# start of Excerpted passage
HLATSHWAYO AND UCHENA JJ

HARARE,

Criminal Review

UCHENA J:  Christopher Ndlovu who I will in this judgment refer to as the convicted person appeared before a regional magistrate sitting at Mutare Magistrate’s Court, charged with the contravention of s 184 of the Criminal Law (Codification and reform Act [Cap 9:23] (defeating the course of justice) and alternatively s180 of the Code (giving false information to the court). He was jointly charged with a co-accused whose fate is not under consideration in this review judgment. The convicted person pleaded not guilty, but was convicted after a trial. It is however not clear as to whether he was convicted on the main charge or the alternative as the record of proceedings has been lost.

The facts on which he was convicted are briefly the following. The convicted person and his co-accused are legal practitioners. His co-accused represented an accused person of Mauritian origin, who was granted bail on . One of the conditions on which he was granted bail was that he was to surrender his passport to the clerk of court at Mutare Magistrate’s Court. The passport was surrendered to the clerk of court as per the bail condition. On 13 May 2008 the convicted person’s co-accused applied for the Mauritian accused’s passport to be temporarily released to him, ( “the co-accused”), on the pretext that he required it for purposes of sorting out certain immigration formalities, but solemnly undertook not to give the passport to the accused, but to return it to the clerk of court. The court’s ruling was deferred. On the date of determination the convicted person appeared for the accused. He signed for the passport after undertaking that he would only use it to sort out immigration formalities, and return it to the clerk of court.
# end of Excerpted passage
# start of Provided material
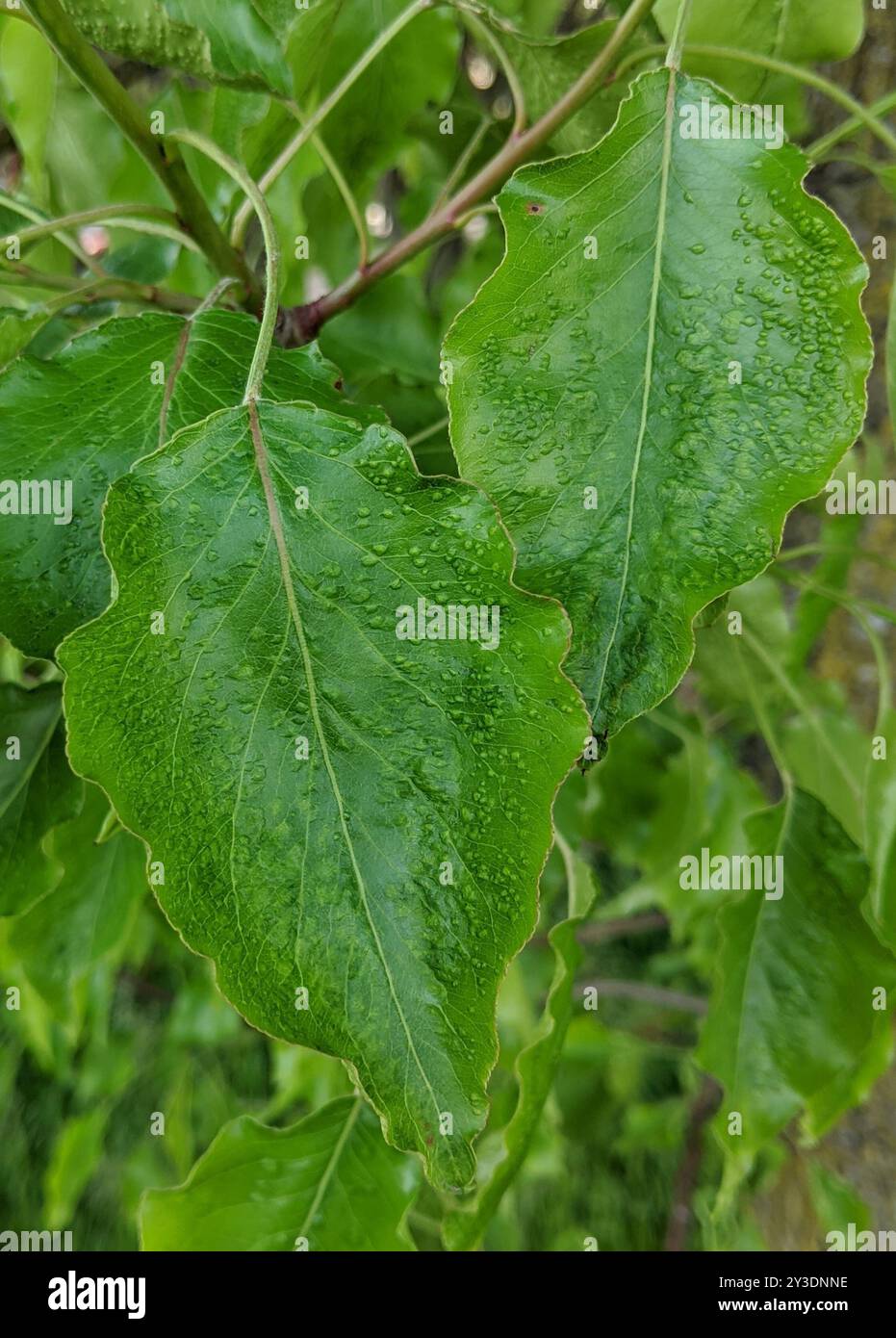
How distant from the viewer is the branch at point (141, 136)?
325mm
# end of Provided material
**The task**
In the criminal review judgment, why is it unclear whether the convicted person was convicted on the main charge or the alternative one?

**Result**
The record of proceedings has been lost.